The tension in Hawaii at the moment is between installers serving the distributed generation (DG) solar market for residential and light commercial customers and the utilities that must approve the interconnection of such projects. Solar supporters, such as the Alliance for Solar Choice, charge HECO is blocking interconnection applications for DG PV projects in order to protect a business model that relies on conventional central generation sources.

Others see the problem as more nuanced, with utilities struggling to incorporate levels of PV penetration that are far in excess of what was anticipated even a few years ago. Many of the incentives and essentially all of the interconnection policies have their origins in a time when solar energy was considerably more expensive. The dramatic drop in cost-per-watt PV prices due to massive increases in solar panel production – generally by manufacturers seeking to cash in on these government incentives – has swamped existing application procedures.

‘As we see in Hawaii, you reach a point where you just can't accommodate more PV without having to make significant upgrades to circuits,’ says Sky Stanfield, an attorney with Keyes, Fox & Wiedman LLP who works on solar interconnection and regulatory issues. ‘The utilities want to – and legitimately need to – do more reviews as the number of PV systems increases on any one particular circuit.’

According to Stanfield, changes in interconnect procedures adopted by the U.S. Federal Energy Regulatory Commission and, subsequently, by several state authorities have resulted in the first significant improvements to such practices since PV began making itself felt. While this ‘Interconnect 2.0’ scheme has shown definite benefits in streamlining applications through an expedited review process while still ensuring system safety and reliability, it is insufficient for handling the number and scale of PV interconnections envisioned in many state renewable energy plans.

‘I think they are good changes,’ says Stanfield." But there is a lot more that needs to be done. We need to start thinking about Interconnect 3.0, which I think probably needs to be more transformative.’

In a sense, PV is a victim of its own success. The effect of adding significant amounts of intermittent renewable energy sources – and PV in particular – to the grid is perhaps nowhere more apparent than in Hawaii, with the essentially discrete grids of the individual islands. The disparity between loads and demands – both in terms of location and timing – is emerging as a key issue in the integration of intermittant sources on the grid.

In a presentation at the PV America conference in Boston last June, Dora Nakafuji, HECO's director of renewable energy planning, said one of the issues is that the utility's demand peaks at night. At the same time, most of the PV production occurs during the hours of 10 a.m. and 2 p.m., when fewer people are at home to use the power.
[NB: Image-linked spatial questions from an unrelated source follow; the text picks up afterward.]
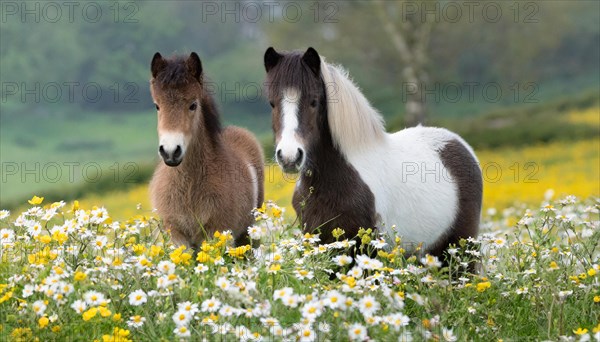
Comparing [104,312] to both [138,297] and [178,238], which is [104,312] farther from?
[178,238]

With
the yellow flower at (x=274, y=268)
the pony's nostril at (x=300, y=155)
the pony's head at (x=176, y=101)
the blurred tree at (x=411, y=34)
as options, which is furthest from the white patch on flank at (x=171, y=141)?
the blurred tree at (x=411, y=34)

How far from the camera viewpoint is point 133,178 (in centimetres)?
1988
This pattern results in a significant backfeed situation, where the amount of generation in local areas is more than the load.

The utility says backfeed threatens power quality locally, as well as grid integrity at the distribution level. As a result, HECO's proposal includes grid enhancements to produce ‘state-of the-art’ electric systems for its service areas on Oahu, Maui and Hawaii Island that will be able to make possible increased integration of solar power.

These improvements must be paid for. The issue of who will pay for them inevitably raises the issue of incentives for solar customers.

‘Net-energy metering was originally envisioned to help customers offset some of their costs at the load,’ Nakafuji said at PV America. ‘The net-energy metering program is almost too successful. We are getting a lot more interest in it. But because of the circuit penetration issues we are finding on our feeders, we basically are looking for ways to tailor the net-energy metering program so that it offers both a bit more fairness to all the ratepayers, because not everybody can take advantage of net-energy metering.’

Such appeals to fairness are what prompt solar installers to interpret that the days of net-energy metering are numbered in Hawaii. However, it is also indicitave of the new reality in power generation, where DG solar is an intrinsic part of a utility's portfolio.

‘We're still fighting about just the valuation of solar,’ Stanfield says. ‘It would be great if we could jump over this discussion and start thinking about the value of renewable resources and enabling technologies as deployed together.’

Stanfield says the U.S. is going to have to start doing bigger system upgrades technically and allocating costs in a different way if it is going to reach really high penetrations of PV. Storage, in particular, plays a significant role in HECO's plans for a more robust, PV-acceptant grid.

‘The interesting and more exciting part of that is starting to look at integration of other energy resources that can help mitigate and manage and achieve those, through the use of storage and command response and energy efficiency,’ she says.